**THE PROBLEM**
Below are some records. Print all of them exactly as they appear.

Extracted records
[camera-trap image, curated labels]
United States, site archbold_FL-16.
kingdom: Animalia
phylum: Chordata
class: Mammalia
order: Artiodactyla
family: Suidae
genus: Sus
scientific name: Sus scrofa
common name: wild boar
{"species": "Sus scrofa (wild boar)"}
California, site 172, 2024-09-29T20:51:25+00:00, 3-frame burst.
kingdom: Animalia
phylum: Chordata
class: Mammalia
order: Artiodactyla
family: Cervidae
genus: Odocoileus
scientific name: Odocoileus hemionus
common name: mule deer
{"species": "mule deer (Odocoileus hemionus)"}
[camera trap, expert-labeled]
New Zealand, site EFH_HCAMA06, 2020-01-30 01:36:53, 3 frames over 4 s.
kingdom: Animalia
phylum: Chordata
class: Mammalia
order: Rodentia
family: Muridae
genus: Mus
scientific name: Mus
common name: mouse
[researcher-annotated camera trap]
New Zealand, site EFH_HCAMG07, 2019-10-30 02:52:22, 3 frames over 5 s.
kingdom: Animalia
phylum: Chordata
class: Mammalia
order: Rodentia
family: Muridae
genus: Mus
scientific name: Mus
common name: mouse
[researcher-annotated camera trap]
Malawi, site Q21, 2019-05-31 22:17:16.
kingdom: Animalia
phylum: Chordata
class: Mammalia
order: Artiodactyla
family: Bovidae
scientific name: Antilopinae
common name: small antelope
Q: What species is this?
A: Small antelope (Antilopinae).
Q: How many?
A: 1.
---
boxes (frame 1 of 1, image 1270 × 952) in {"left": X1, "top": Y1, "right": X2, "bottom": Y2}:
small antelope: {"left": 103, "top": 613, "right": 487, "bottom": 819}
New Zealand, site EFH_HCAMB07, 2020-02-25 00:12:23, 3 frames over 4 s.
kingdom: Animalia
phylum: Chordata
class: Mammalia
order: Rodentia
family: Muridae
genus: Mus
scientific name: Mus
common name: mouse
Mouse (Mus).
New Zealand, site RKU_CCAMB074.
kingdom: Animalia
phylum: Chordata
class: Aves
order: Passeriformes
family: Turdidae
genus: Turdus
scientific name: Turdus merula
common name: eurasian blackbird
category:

**RESULT**
[camera-trap image, curated labels]
United States, site archbold_FL-16.
kingdom: Animalia
phylum: Chordata
class: Mammalia
order: Artiodactyla
family: Suidae
genus: Sus
scientific name: Sus scrofa
common name: wild boar
{"species": "Sus scrofa (wild boar)"}
California, site 172, 2024-09-29T20:51:25+00:00, 3-frame burst.
kingdom: Animalia
phylum: Chordata
class: Mammalia
order: Artiodactyla
family: Cervidae
genus: Odocoileus
scientific name: Odocoileus hemionus
common name: mule deer
{"species": "mule deer (Odocoileus hemionus)"}
[camera trap, expert-labeled]
New Zealand, site EFH_HCAMA06, 2020-01-30 01:36:53, 3 frames over 4 s.
kingdom: Animalia
phylum: Chordata
class: Mammalia
order: Rodentia
family: Muridae
genus: Mus
scientific name: Mus
common name: mouse
[researcher-annotated camera trap]
New Zealand, site EFH_HCAMG07, 2019-10-30 02:52:22, 3 frames over 5 s.
kingdom: Animalia
phylum: Chordata
class: Mammalia
order: Rodentia
family: Muridae
genus: Mus
scientific name: Mus
common name: mouse
[researcher-annotated camera trap]
Malawi, site Q21, 2019-05-31 22:17:16.
kingdom: Animalia
phylum: Chordata
class: Mammalia
order: Artiodactyla
family: Bovidae
scientific name: Antilopinae
common name: small antelope
Q: What species is this?
A: Small antelope (Antilopinae).
Q: How many?
A: 1.
---
boxes (frame 1 of 1, image 1270 × 952) in {"left": X1, "top": Y1, "right": X2, "bottom": Y2}:
small antelope: {"left": 103, "top": 613, "right": 487, "bottom": 819}
New Zealand, site EFH_HCAMB07, 2020-02-25 00:12:23, 3 frames over 4 s.
kingdom: Animalia
phylum: Chordata
class: Mammalia
order: Rodentia
family: Muridae
genus: Mus
scientific name: Mus
common name: mouse
Mouse (Mus).
New Zealand, site RKU_CCAMB074.
kingdom: Animalia
phylum: Chordata
class: Aves
order: Passeriformes
family: Turdidae
genus: Turdus
scientific name: Turdus merula
common name: eurasian blackbird
category:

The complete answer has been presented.